We’ve gotten rid of a fair few jobs over the centuries. You would be hard-pressed to find a telephone switchboard operator or at ice delivery professional these days. Horse and buggy drivers are hard to come by except as tourist attractions in cities. That said, for every job we’ve eliminated in modern times, we’ve created many more, but technological changes may profoundly impact the mathematics of that statement. Let’s look at five examples of what may be a mega-trend of structural unemployment.

Example 1: Via Reddit, an experimental kiosk in a fast food restaurant. Tired of cashiers who screw up your order or are surly? Problem solved!

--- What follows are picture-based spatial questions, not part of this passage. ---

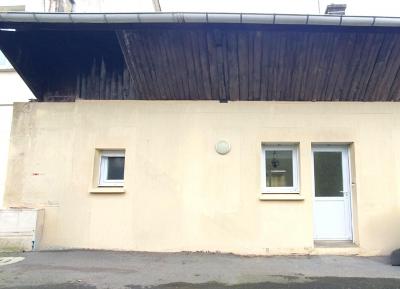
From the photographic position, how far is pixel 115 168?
741 cm

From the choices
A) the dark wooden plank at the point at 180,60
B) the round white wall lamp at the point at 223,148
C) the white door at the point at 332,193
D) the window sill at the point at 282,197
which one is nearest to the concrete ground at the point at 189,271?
the white door at the point at 332,193

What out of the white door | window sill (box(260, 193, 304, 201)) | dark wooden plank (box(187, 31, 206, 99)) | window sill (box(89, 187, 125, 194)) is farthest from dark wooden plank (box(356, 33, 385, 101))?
window sill (box(89, 187, 125, 194))

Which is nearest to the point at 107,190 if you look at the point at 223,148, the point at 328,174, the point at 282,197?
the point at 223,148

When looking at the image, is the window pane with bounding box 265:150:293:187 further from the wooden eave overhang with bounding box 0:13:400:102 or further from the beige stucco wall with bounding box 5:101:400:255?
the wooden eave overhang with bounding box 0:13:400:102

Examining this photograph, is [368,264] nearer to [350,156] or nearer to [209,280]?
[350,156]

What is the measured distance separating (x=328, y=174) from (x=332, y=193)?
397mm

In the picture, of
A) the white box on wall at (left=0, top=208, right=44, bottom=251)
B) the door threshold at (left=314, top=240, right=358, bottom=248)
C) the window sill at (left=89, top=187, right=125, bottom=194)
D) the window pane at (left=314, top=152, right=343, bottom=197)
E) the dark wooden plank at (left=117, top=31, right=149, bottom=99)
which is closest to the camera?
the dark wooden plank at (left=117, top=31, right=149, bottom=99)

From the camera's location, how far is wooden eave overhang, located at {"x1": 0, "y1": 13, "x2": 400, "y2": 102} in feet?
20.2

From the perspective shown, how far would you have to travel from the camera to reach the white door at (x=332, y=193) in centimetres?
722

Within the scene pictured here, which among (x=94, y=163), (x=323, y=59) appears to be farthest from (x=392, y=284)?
(x=94, y=163)

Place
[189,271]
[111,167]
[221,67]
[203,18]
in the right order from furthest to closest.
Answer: [111,167]
[221,67]
[203,18]
[189,271]

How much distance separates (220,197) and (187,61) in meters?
2.72

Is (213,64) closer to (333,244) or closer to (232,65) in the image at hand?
(232,65)

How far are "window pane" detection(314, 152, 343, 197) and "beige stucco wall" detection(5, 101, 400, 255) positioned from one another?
0.35 m
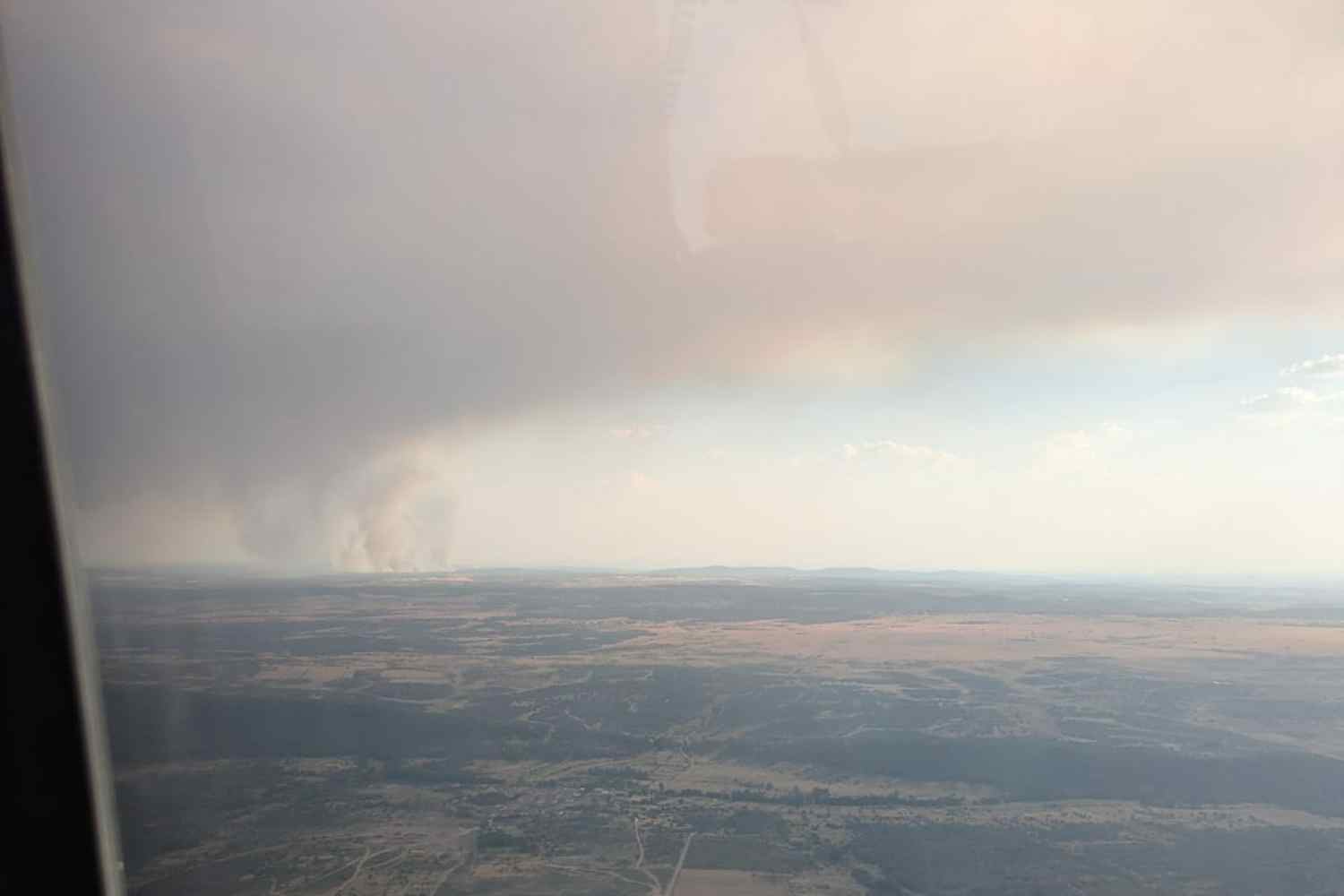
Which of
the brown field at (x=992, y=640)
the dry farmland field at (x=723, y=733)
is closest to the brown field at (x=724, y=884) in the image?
the dry farmland field at (x=723, y=733)

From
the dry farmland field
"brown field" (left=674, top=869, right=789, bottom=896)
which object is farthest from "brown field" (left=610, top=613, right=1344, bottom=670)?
"brown field" (left=674, top=869, right=789, bottom=896)

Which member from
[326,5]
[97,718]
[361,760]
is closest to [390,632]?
[361,760]

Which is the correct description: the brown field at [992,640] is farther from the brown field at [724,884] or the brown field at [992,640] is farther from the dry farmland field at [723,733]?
the brown field at [724,884]

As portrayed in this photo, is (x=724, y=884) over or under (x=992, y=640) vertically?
under

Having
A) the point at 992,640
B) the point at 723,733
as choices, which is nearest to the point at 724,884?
the point at 723,733

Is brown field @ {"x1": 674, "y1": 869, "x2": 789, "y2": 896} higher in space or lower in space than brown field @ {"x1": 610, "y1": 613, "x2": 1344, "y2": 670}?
lower

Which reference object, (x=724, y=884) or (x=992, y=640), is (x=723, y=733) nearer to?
(x=724, y=884)

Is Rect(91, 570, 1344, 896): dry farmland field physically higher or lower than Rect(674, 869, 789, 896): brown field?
higher

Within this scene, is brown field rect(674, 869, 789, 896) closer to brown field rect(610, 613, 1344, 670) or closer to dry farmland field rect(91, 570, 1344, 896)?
dry farmland field rect(91, 570, 1344, 896)

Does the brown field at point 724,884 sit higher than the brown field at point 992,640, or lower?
lower
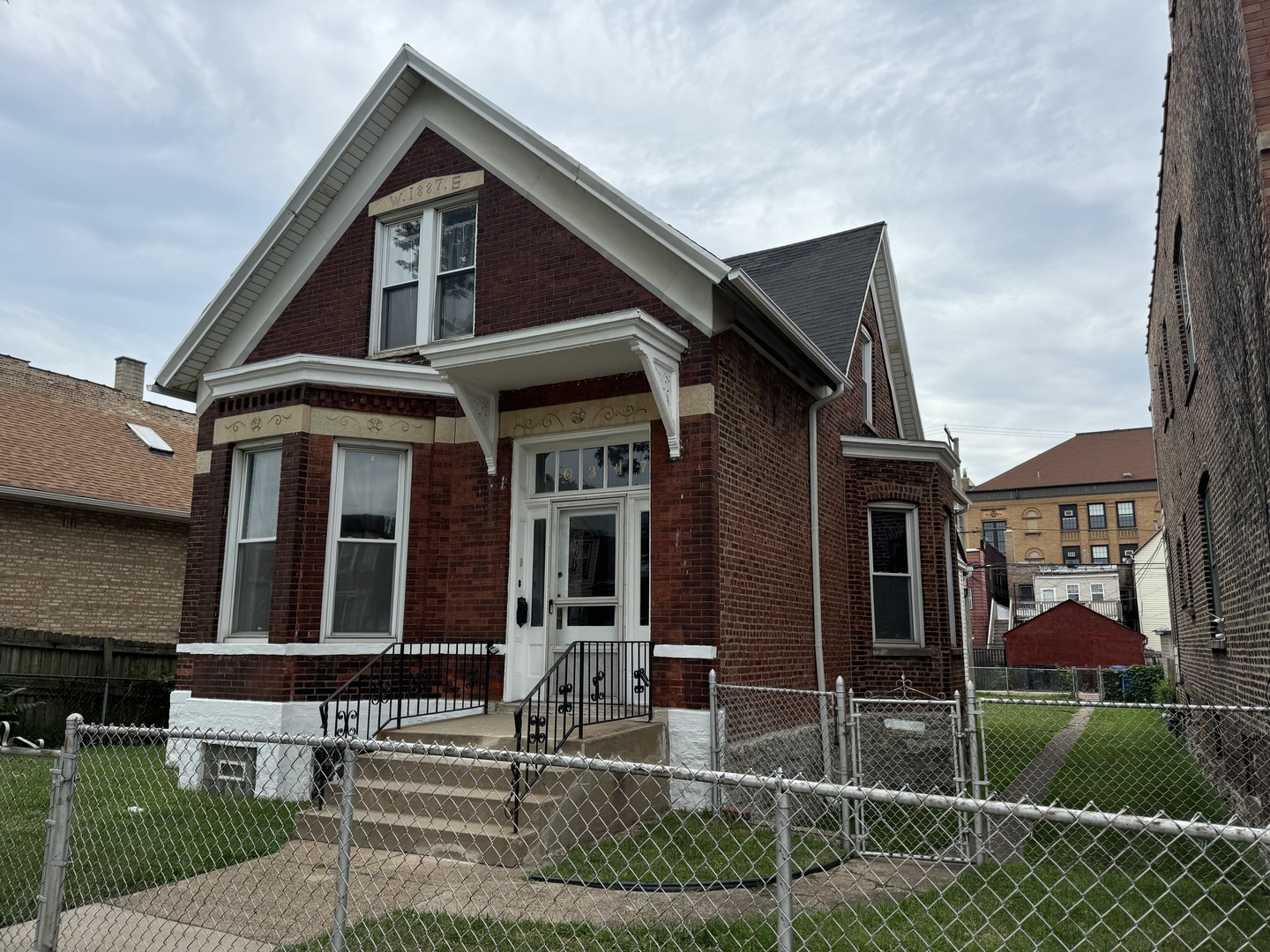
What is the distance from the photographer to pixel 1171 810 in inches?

Example 2: Momentum Machines is debuting a fully automated sandwich making machine. Want that burger your way? The robot can do everything and anything and get it consistently right, every single time:


Example 3: Remember that video of a delivery truck driver who just flings packages as abusively as possible at houses? Problem solved! At least, that’s what Amazon and a variety of other companies are working on.

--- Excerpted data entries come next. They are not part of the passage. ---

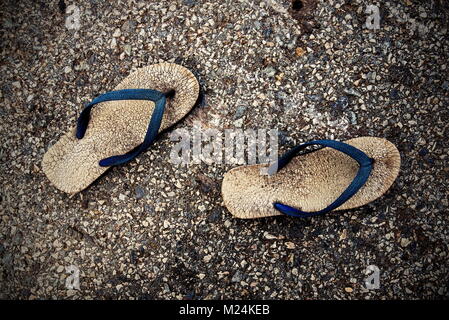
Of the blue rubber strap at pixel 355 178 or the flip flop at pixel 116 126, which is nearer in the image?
the blue rubber strap at pixel 355 178

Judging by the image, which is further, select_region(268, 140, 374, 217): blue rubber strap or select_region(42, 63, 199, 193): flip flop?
select_region(42, 63, 199, 193): flip flop

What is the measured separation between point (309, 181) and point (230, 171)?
0.96ft

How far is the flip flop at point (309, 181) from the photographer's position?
4.29ft

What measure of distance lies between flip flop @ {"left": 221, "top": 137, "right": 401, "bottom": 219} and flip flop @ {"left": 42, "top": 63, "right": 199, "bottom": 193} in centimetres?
35

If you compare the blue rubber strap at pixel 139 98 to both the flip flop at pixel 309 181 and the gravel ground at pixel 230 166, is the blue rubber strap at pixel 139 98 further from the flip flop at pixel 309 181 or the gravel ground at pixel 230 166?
the flip flop at pixel 309 181

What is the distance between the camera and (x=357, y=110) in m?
1.38

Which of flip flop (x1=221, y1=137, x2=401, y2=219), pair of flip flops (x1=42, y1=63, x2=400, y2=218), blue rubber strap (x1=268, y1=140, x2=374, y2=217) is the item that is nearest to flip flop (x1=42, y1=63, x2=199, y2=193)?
pair of flip flops (x1=42, y1=63, x2=400, y2=218)

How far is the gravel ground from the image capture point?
135 centimetres

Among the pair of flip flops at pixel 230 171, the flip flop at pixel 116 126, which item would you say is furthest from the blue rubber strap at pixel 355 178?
the flip flop at pixel 116 126

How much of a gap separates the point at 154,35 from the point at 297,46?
560 mm

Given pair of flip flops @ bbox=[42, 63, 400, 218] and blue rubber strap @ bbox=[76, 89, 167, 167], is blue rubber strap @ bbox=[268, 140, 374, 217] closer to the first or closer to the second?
pair of flip flops @ bbox=[42, 63, 400, 218]

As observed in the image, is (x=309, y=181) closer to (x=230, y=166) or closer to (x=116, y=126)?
(x=230, y=166)

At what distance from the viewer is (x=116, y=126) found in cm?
142

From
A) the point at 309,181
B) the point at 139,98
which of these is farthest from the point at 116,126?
the point at 309,181
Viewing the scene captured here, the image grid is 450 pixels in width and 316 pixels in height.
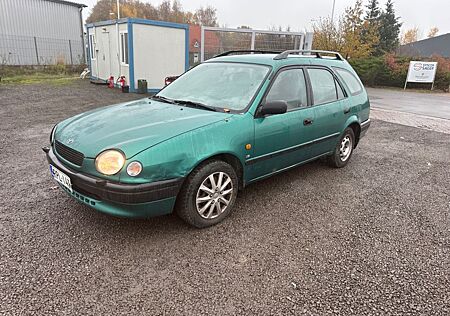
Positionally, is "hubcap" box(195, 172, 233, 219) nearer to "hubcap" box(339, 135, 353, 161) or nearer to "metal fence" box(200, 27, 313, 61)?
"hubcap" box(339, 135, 353, 161)

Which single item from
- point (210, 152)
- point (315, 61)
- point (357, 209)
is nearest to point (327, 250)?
point (357, 209)

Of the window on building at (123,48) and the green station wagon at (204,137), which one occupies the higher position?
the window on building at (123,48)

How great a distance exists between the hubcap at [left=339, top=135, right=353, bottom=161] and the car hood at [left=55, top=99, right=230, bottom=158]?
2533mm

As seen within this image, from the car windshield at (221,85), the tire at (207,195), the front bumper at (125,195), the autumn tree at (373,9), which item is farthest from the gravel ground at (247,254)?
the autumn tree at (373,9)

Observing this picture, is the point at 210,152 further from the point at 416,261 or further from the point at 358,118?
the point at 358,118

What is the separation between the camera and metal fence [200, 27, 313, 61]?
550 inches

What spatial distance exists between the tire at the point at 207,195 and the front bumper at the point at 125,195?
0.14m

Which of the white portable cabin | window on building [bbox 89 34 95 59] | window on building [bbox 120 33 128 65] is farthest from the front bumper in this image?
window on building [bbox 89 34 95 59]

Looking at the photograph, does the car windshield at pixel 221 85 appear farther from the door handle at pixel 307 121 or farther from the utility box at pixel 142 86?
the utility box at pixel 142 86

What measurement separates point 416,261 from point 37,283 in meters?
3.10

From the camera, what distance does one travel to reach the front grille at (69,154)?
2.75 m

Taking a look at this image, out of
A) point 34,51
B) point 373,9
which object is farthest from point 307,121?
point 373,9

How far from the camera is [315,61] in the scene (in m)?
4.40

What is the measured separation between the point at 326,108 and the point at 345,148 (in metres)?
1.09
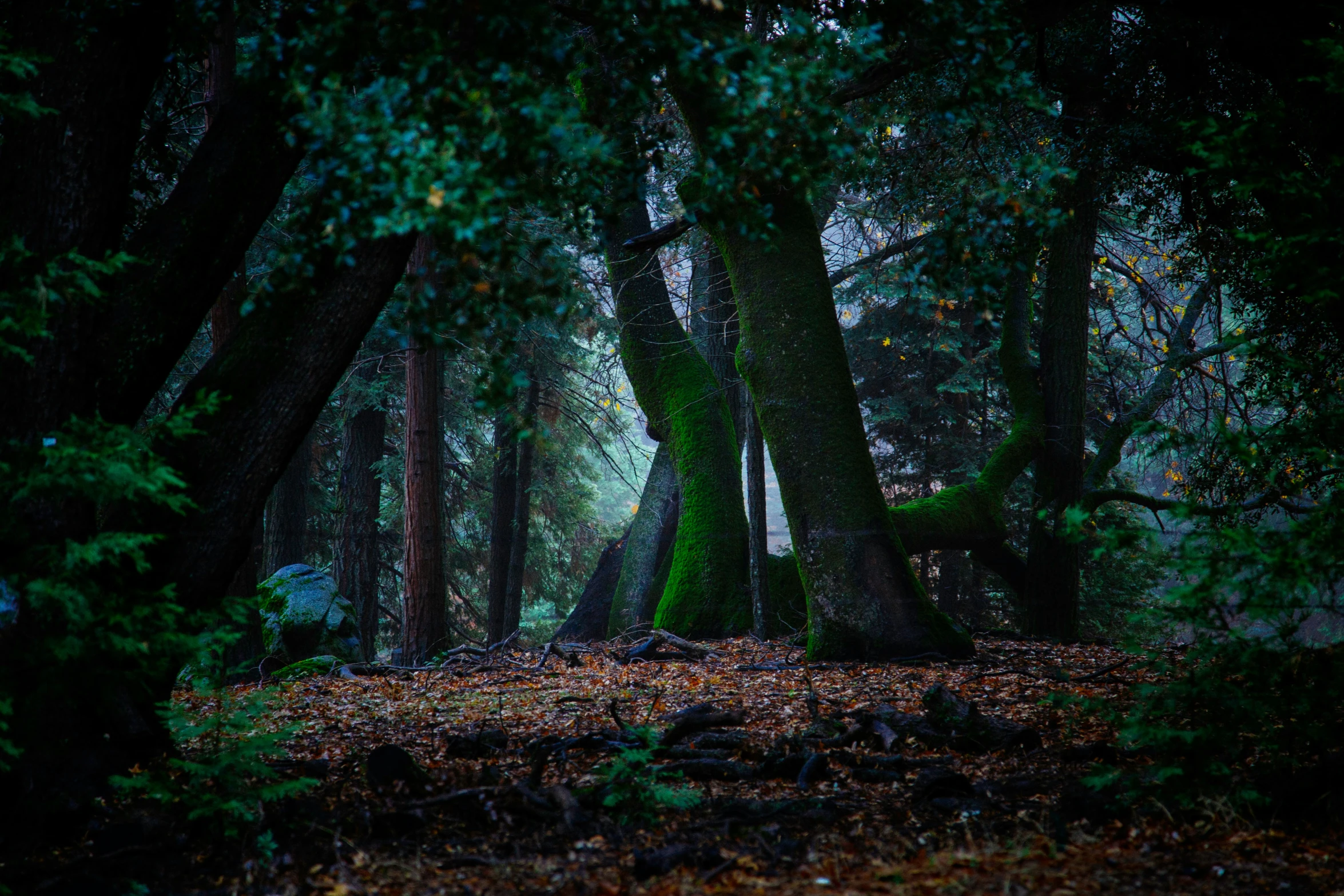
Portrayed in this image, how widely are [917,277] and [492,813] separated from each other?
3.27 meters

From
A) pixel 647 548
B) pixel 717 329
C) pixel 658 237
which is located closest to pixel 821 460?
pixel 658 237

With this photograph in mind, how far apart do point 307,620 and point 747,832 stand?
24.0 ft

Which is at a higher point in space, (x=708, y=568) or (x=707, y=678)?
(x=708, y=568)

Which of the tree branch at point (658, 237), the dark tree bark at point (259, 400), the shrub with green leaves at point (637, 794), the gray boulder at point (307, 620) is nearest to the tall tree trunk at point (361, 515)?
the gray boulder at point (307, 620)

Example 4: Did you notice that Google’s self-driving car first mastered highways before it mastered cities? There’s more than one reason for that. Certainly, highways are easier to process in terms of variables. You’re less likely to have to deal with bikers and children playing in the streets on an interstate road. But there’s another reason, too. The interstate trucking industry is big business, and can be profitable business. How much more profitable will it be without human drivers? Automated trucks could do the long hauls and then have humans do the final mile or so of driving.

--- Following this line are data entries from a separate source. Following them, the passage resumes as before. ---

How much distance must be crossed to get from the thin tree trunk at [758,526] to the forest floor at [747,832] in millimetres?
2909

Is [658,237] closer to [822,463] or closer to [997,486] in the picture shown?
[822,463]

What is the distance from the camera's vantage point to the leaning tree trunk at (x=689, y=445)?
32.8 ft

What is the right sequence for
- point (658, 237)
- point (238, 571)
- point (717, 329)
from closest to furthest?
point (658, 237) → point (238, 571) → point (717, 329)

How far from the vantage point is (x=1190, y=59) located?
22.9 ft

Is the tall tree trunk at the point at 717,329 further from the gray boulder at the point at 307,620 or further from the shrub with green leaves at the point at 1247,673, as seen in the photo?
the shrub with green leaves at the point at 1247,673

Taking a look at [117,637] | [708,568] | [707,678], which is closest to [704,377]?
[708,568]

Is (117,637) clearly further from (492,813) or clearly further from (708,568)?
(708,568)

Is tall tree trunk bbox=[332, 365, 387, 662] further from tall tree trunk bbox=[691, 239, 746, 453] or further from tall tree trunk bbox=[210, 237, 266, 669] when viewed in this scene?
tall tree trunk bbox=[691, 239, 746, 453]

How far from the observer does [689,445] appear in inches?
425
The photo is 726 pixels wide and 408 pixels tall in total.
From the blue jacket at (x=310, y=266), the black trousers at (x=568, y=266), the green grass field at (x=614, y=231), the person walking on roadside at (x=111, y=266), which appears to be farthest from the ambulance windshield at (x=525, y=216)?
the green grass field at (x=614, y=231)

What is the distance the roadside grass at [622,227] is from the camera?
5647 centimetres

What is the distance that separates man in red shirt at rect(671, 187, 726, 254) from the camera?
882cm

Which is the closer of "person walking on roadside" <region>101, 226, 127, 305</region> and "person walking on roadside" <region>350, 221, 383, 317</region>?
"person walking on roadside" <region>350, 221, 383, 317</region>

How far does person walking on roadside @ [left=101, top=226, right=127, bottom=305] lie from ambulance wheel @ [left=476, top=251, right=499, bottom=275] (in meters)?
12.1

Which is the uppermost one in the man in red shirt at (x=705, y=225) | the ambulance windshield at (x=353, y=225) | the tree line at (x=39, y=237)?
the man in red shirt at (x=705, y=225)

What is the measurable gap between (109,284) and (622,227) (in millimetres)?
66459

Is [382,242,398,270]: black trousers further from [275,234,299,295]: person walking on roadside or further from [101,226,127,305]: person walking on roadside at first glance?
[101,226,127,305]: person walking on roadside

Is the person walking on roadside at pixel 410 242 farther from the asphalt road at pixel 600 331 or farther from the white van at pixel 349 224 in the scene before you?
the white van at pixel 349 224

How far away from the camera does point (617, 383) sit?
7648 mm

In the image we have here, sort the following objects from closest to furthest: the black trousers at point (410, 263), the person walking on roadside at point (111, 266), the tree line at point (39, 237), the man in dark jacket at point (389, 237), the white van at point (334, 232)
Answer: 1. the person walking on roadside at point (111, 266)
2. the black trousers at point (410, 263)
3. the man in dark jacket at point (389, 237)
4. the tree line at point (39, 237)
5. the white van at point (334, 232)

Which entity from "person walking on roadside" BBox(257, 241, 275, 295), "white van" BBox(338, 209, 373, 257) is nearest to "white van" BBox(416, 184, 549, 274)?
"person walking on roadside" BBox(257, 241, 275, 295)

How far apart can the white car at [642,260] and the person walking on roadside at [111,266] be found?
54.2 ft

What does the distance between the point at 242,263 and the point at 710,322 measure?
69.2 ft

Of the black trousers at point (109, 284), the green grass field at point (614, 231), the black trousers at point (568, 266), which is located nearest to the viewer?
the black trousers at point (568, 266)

Emerging Trends in Marketing: Structural Unemployment 1

Example 5: Controversial employment practices and labor sources for agriculture have multiple solutions on the horizon as robot dexterity gets better and better. This is a clamshell packer, which previously required unskilled labor to stuff lettuce into plastic boxes, already deployed at Earthbound Farm. No more workers contaminating the goods with unwashed hands.


All of these examples showcase how technological innovation is eliminating service jobs that are low-wage and low-skill but plentiful. This poses a significant problem for consumer-focused businesses: the millions of people who will inevitably be displaced will not be able to retrain quickly to higher-skilled jobs, nor will those jobs be as plentiful. You don’t need a thousand people to maintain a thousand robots – you need perhaps two dozen.

What does this have to do with your marketing? The answer is straightforward: if your business relies on the consumer, particularly the lower-income consumer, your revenue stream is in jeopardy. It’s in jeopardy because without employment, your customers will vanish.

As a marketer, you will need to get better at identifying and segmenting out customers who can afford your products and services, because there may be large portions of the population who simply cannot. If you’re not skilling up on micro segmentation and being able to work with social network APIs (that can identify things like work changes and/or job loss) to shut off marketing to people who aren’t qualified to buy, your marketing will deliver fewer results in the future.

As a marketer, prepare yourself for these changes. Anticipate them, plan around them, strategize in advance of them so that when the ground does shift underneath your feet, you are able to adapt while your competitors stumble and fall.